----- Text under study
Iran Tests Satellite -- and American Patience

Iran Tests Satellite -- and American Patience


With more virus cases than anyone in the Middle East, Iran should have its hands full. Instead, the regime seems determined to show the world that it's got bigger priorities than the deaths of its own people. Wednesday, as a rocket shot high into the sky, carrying the country's first military satellite, it was obvious that even a global pandemic won't slow down Iran's Revolutionary Guard.

It takes a lot to distract the world right now, but Iran's ballistic program succeeded. And while no one is quite sure if Tehran's satellite is operational, they are sure that it was a blatant violation of U.N. resolutions. "I think today's launch proves what we've been saying all along here in the United States," Secretary of State Mike Pompeo said. "I think Iran needs to be held accountable for what it's done."

FRC's Lt. General Jerry Boykin agreed, arguing that if the test was successful, then "it's very significant." Not as significant as China or Russia's capabilities, he pointed out, but it would put Israel -- and everyone else -- in danger. "What that means is, if they match up a nuclear warhead with one of these intercontinental ballistic missiles or a missile that could go into outer space... [they are] within range of the United States or any other place in the world. [That] gives them a capability that they've never had -- and one that they have sought for a lot for a long time." Of course, he points out, Barack Obama was adamant that the tests would end once the Iran deal was reached in 2015. They didn't. Now that President Trump has pulled America out of the useless agreement, they're showing off.
----------
----- Data for review
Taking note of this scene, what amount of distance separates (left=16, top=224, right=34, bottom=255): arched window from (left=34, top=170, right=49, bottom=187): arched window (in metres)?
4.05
----------
----- Data for review
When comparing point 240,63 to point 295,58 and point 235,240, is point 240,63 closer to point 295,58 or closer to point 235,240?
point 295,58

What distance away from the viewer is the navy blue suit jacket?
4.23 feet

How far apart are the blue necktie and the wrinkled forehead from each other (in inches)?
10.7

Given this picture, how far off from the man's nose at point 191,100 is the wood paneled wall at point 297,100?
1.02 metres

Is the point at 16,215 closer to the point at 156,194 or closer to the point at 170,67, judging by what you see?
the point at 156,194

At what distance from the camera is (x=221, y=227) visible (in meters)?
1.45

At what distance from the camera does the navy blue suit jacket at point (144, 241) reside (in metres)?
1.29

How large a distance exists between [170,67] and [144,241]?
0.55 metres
----------
Tasks and exercises -
**a.** List every country the article on Iran's satellite launch names.
**b.** Answer these from the article on Iran's satellite launch:
(i) What did the rocket launched on Wednesday carry?
(ii) Who said "Iran needs to be held accountable for what it's done"?
(iii) In what year was the Iran deal reached?
**c.** Continue the article on Iran's satellite launch from its last sentence.

Task responses -
**a.** Iran, the United States, Israel, China, Russia

**b.**
(i) The country's first military satellite.
(ii) Secretary of State Mike Pompeo.
(iii) 2015.

**c.**
Back at the White House, the president had warned U.S. foes not to test him. Even in a health crisis, his team said, America was prepared to respond. And when Iran's fighting force got a little too close for comfort in the Persian Gulf this week, that's exactly what Trump did. "We're not going to stand for it. If they do that that's putting our ships in danger and our great crews and sailors in danger. I'm not going to let that happen. "That's a threat... When they get that close to our boat, and they have guns... we'll shoot them out of the water."

If Tehran was expecting the timid response of the Obama years, they didn't get it. This president understands Iran's intentions -- and they aren't to bring peace and harmony to the region. "They've been doing this [harassing our ships in the Persian Gulf] for a long time," the general shook his head. "And every one of them... is a threat. Long ago, we should have started taking them out. Now, some will say, 'Well, they're just trying to provoke us to do that, and we ought to give them what they want.' Because right now, what America needs to do is show that even with all of the chaos that's going on in this country, we're still focused on national security. So I believe this is a good decision by our president."